• **Task to carry out**
Everything in the listing below must be reproduced exactly, apart from its images.

• **Dataset excerpt**
────────

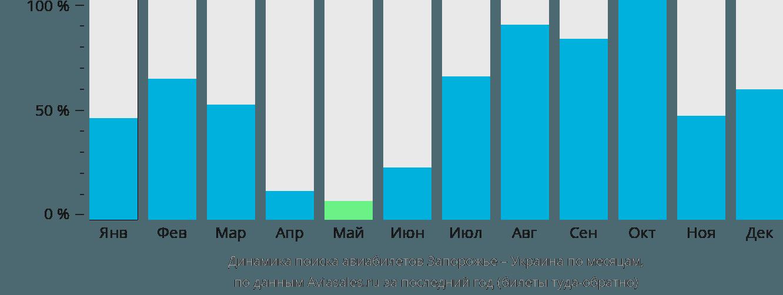 Динамика поиска авиабилетов из Запорожья в Украину по месяцам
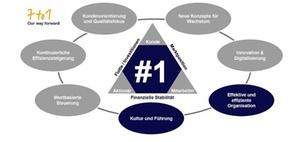"""Prozessorientierung: """"7 to 1-Programm"""" der Lufthansa"""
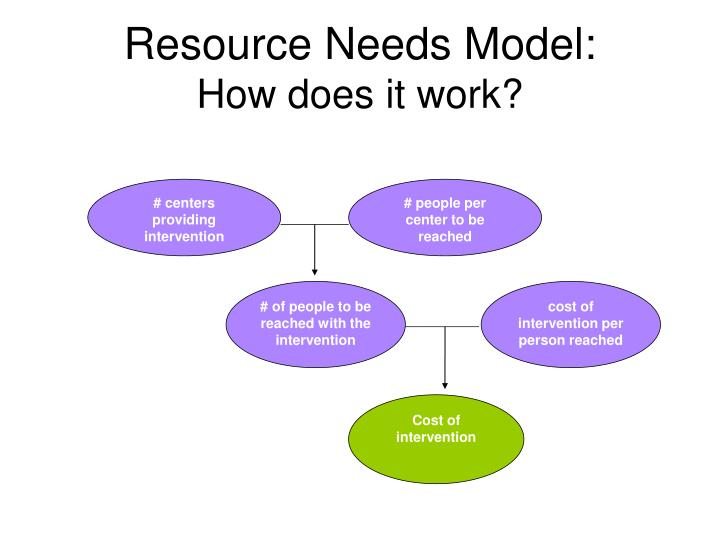 Resource Needs Model:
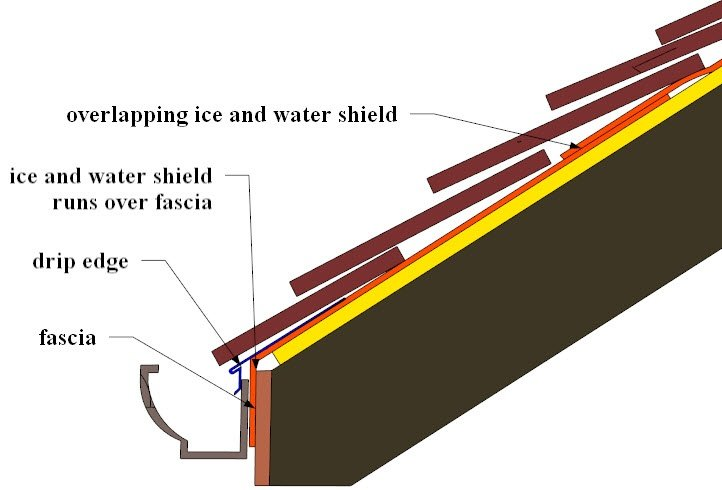 ... Ice And Water Shield 9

────────

• **Written answer**
 Динамика поиска авиабилетов из Запорожья в Украину по месяцам
"""Prozessorientierung: """"7 to 1-Programm"""" der Lufthansa"""
 Resource Needs Model:
 ... Ice And Water Shield 9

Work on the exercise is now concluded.